EXERCISE –
Write out only the lines from the start of the entries up to and including the line with "Blower, vacuum and mulcher, all in one"; please skip the pictures.

(Web page caption snippets)
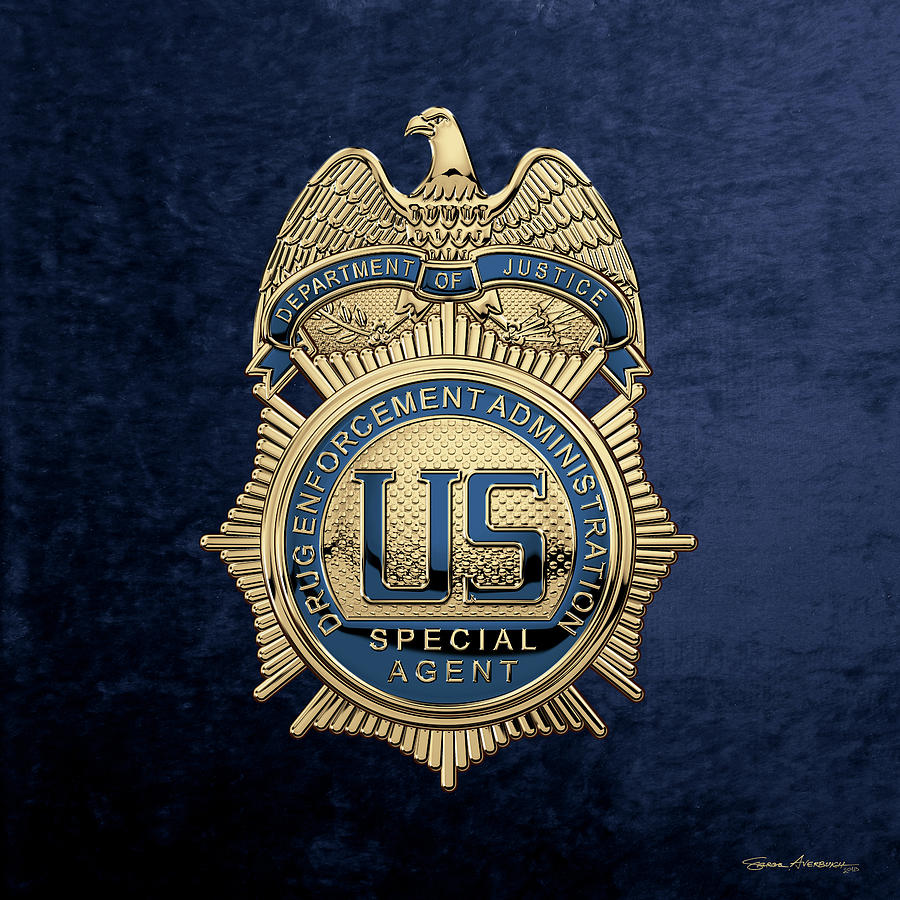 Police Digital Art - Drug Enforcement Administration -  D E A  Special Agent Badge Over Blue Velvet by Serge Averbukh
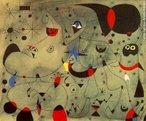 Obra de Joan Miró i Ferrà foi um escultor, pintor, gravurista e ceramista surrealista catalão.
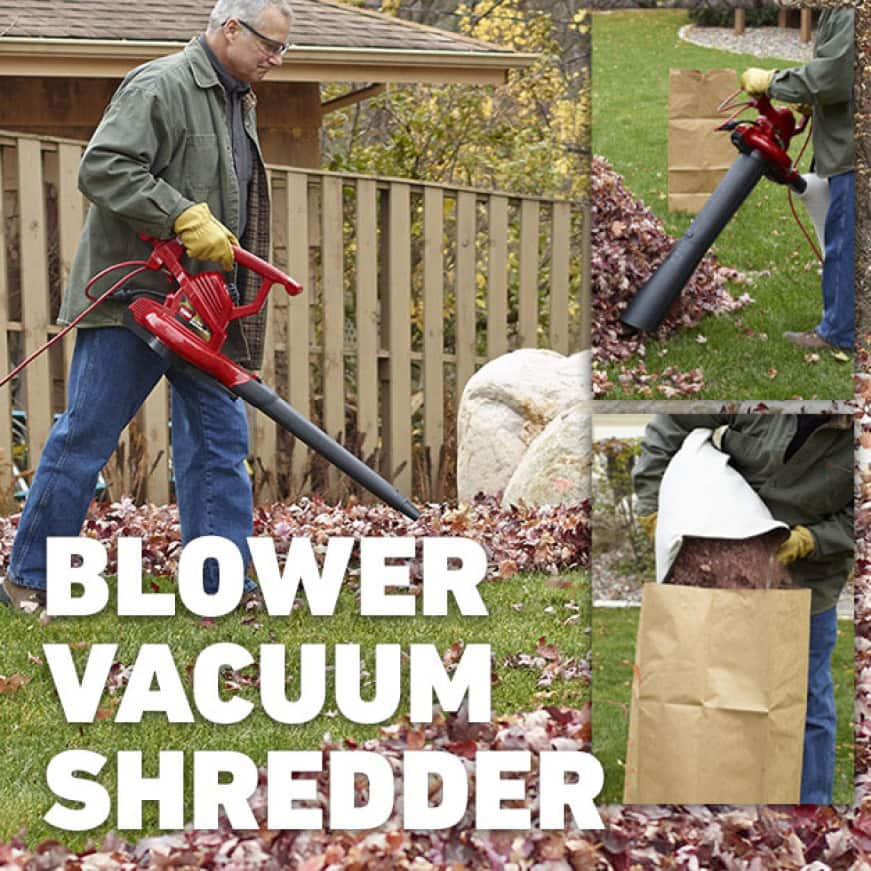 Blower, vacuum and mulcher, all in one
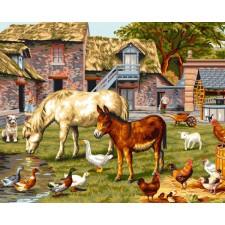 Boerderijdieren - La Ferme au Cheval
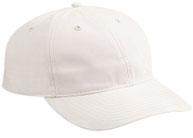 OTTO CAP 6 Panel Low Profile Baseball Cap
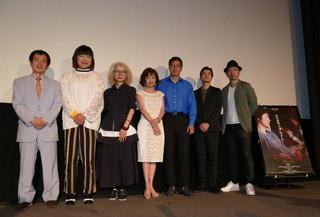 浅田美代子、樹木希林さんの墓前に「エリカ38」封切りを報告「喜んでいると思う」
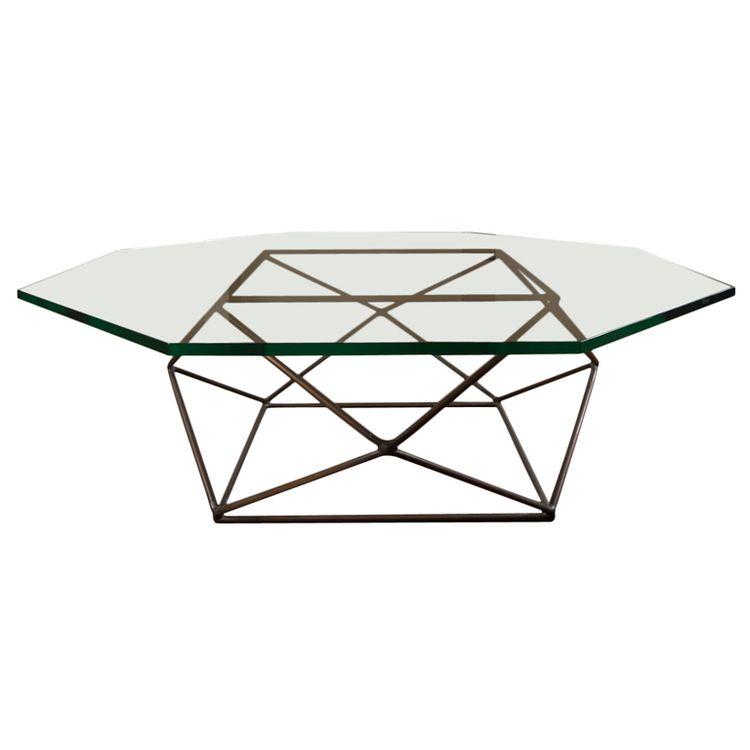milo baughman geometric table table basse tableau objets meubles en verre
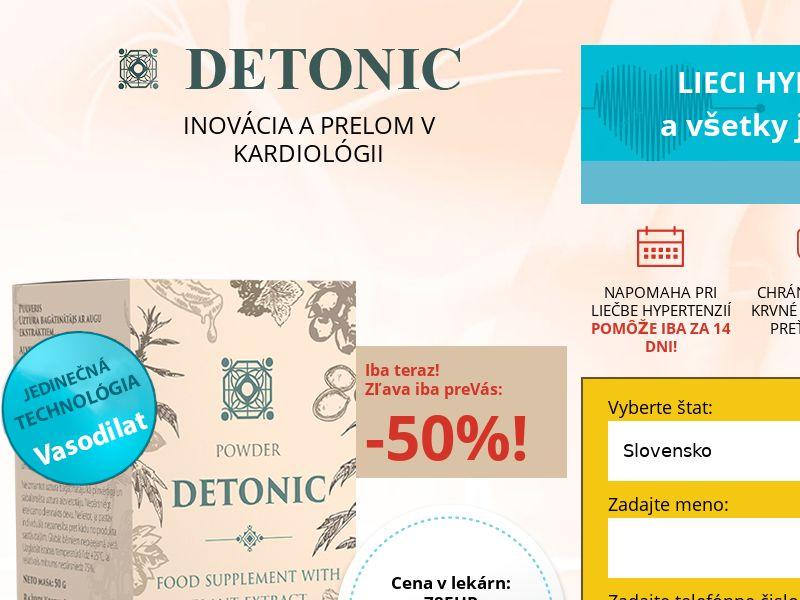 Detonic SK (hypertension)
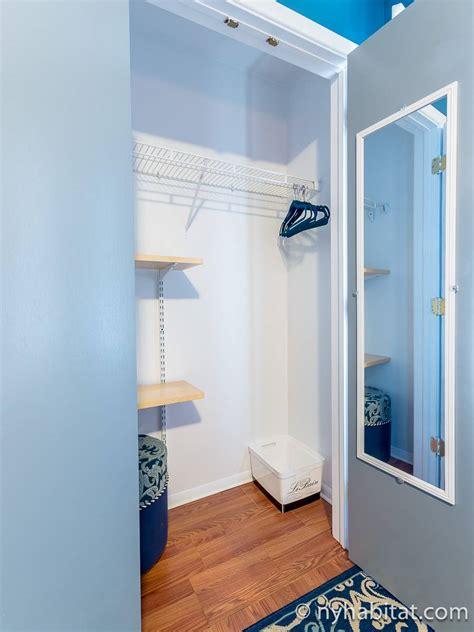 appartamenti vacanza new york casa vacanza a new york 2 camere da letto ny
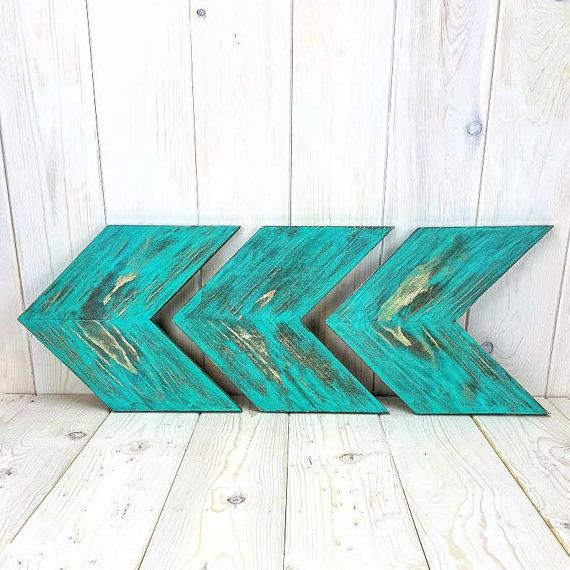 Turquoise Distressed Solid Wood Rustic Chevrons/Arrow Wall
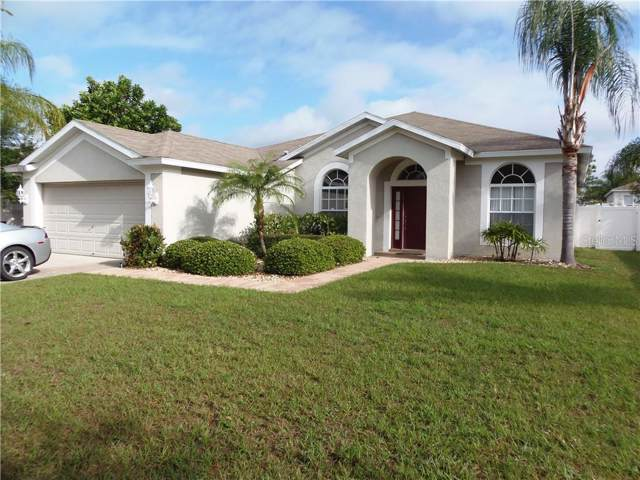 2018 Samantha Lane, Valrico, FL 33594 (MLS #T3192211) :: Team Bohannon Keller Williams, Tampa Properties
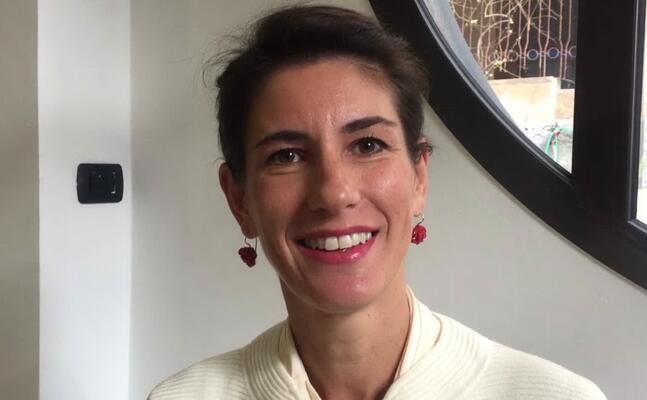 alice capitanio direttrice artistica del lei festival (fermo immagine da video)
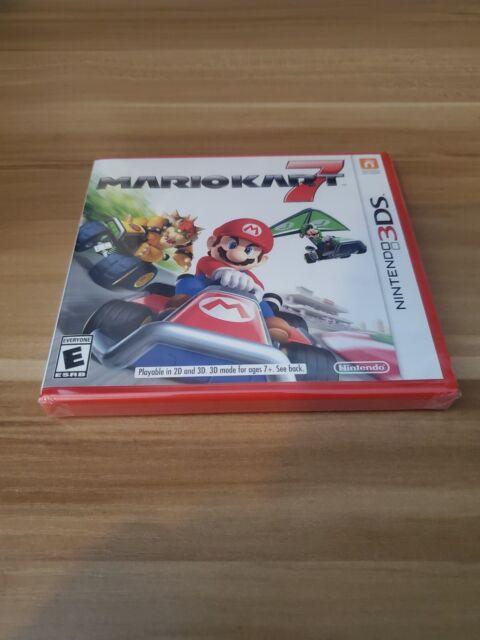 Mario Kart 7 - brand new sealed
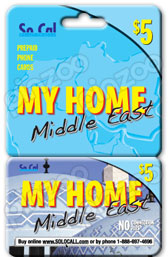 SoCal My Home Middle East International & Domestic Phone Cards & Calling Cards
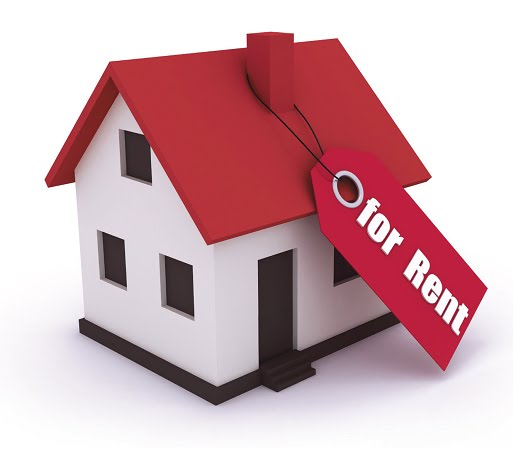 How Long Can You Hold A Rental Property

TASK SOLUTION –
 Police Digital Art - Drug Enforcement Administration -  D E A  Special Agent Badge Over Blue Velvet by Serge Averbukh
 Obra de Joan Miró i Ferrà foi um escultor, pintor, gravurista e ceramista surrealista catalão.
 Blower, vacuum and mulcher, all in one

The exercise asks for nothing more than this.